Very timely topic for me. On top of the incredible shock and stress this week of my Dad's suicide, I basically HAD to "come out" to my siblings this week. I had already discussed it with my wife after gradually revealing a female presentation to her over the past few years. We're soulmates, having just celebrated our 34th anniversary together and surviving a lot of very hard times together. I can tell she's uncomfortable, but she's putting up a good front, seems okay and is supportive. I learned from my sister-in-law via email this week that the family had been talking about "Tommy" changing her name to "Tommie" on social media and using that name on my blog. Honestly, I kinda rolled that out there on purpose, along with my pierced earrings, to ease into coming out, if that's possible. I don't care how you go about it, it's traumatic emotionally. It's the hardest thing I've ever done in my life. I confirmed it individually, not as a group. To my relief, my conservative family expressed their love and support. The sister-in-law I mentioned privately admitted to me that she was excited for me, and that she had "non-binary" feelings, her words, which she had been exploring for a long time. Now, we're close sisters, ha, and I'm keeping her secret! You just never know. The reason I felt I had to come out is that we were all together, which never happens, because of my Dad's death.
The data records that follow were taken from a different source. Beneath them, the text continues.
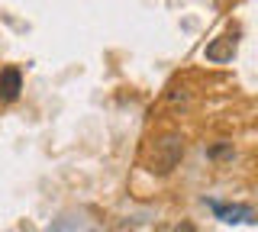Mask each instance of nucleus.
<instances>
[{
    "label": "nucleus",
    "mask_w": 258,
    "mask_h": 232,
    "mask_svg": "<svg viewBox=\"0 0 258 232\" xmlns=\"http://www.w3.org/2000/svg\"><path fill=\"white\" fill-rule=\"evenodd\" d=\"M210 158H216V162L232 158V145H213V148H210Z\"/></svg>",
    "instance_id": "5"
},
{
    "label": "nucleus",
    "mask_w": 258,
    "mask_h": 232,
    "mask_svg": "<svg viewBox=\"0 0 258 232\" xmlns=\"http://www.w3.org/2000/svg\"><path fill=\"white\" fill-rule=\"evenodd\" d=\"M174 232H194V226H190V222H184V226H177Z\"/></svg>",
    "instance_id": "6"
},
{
    "label": "nucleus",
    "mask_w": 258,
    "mask_h": 232,
    "mask_svg": "<svg viewBox=\"0 0 258 232\" xmlns=\"http://www.w3.org/2000/svg\"><path fill=\"white\" fill-rule=\"evenodd\" d=\"M181 155H184V142L177 139V135H165V139H158L149 151V171L152 174L174 171L177 162H181Z\"/></svg>",
    "instance_id": "1"
},
{
    "label": "nucleus",
    "mask_w": 258,
    "mask_h": 232,
    "mask_svg": "<svg viewBox=\"0 0 258 232\" xmlns=\"http://www.w3.org/2000/svg\"><path fill=\"white\" fill-rule=\"evenodd\" d=\"M207 206L216 213L223 222H255V210L245 203H220V200H207Z\"/></svg>",
    "instance_id": "2"
},
{
    "label": "nucleus",
    "mask_w": 258,
    "mask_h": 232,
    "mask_svg": "<svg viewBox=\"0 0 258 232\" xmlns=\"http://www.w3.org/2000/svg\"><path fill=\"white\" fill-rule=\"evenodd\" d=\"M23 91V71L20 68H4L0 71V100L13 103Z\"/></svg>",
    "instance_id": "3"
},
{
    "label": "nucleus",
    "mask_w": 258,
    "mask_h": 232,
    "mask_svg": "<svg viewBox=\"0 0 258 232\" xmlns=\"http://www.w3.org/2000/svg\"><path fill=\"white\" fill-rule=\"evenodd\" d=\"M232 55H236V39L232 36H220L216 42L207 45V58L210 61H226V58H232Z\"/></svg>",
    "instance_id": "4"
}]
</instances>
It was obvious that my gender identity and sexual orientation (I was presenting as feminine androgynous, not fully female) was the elephant in the room and a bit of a distraction from grieving and honoring our sweet Dad. I'm mentally exhausted but so relieved. I did lose a long-time best friend I came out to, though. I'm not responsible for another's reaction, and I know I'll make new friends more aligned with my authentic self. I'm so thankful for this forum and how it's helping me cope with everything.

Much, much love your way,

Tommie
Finding 'self' is the first step toward becoming 'self'. Every step is part of a journey. May your journey lead to happiness. Peace!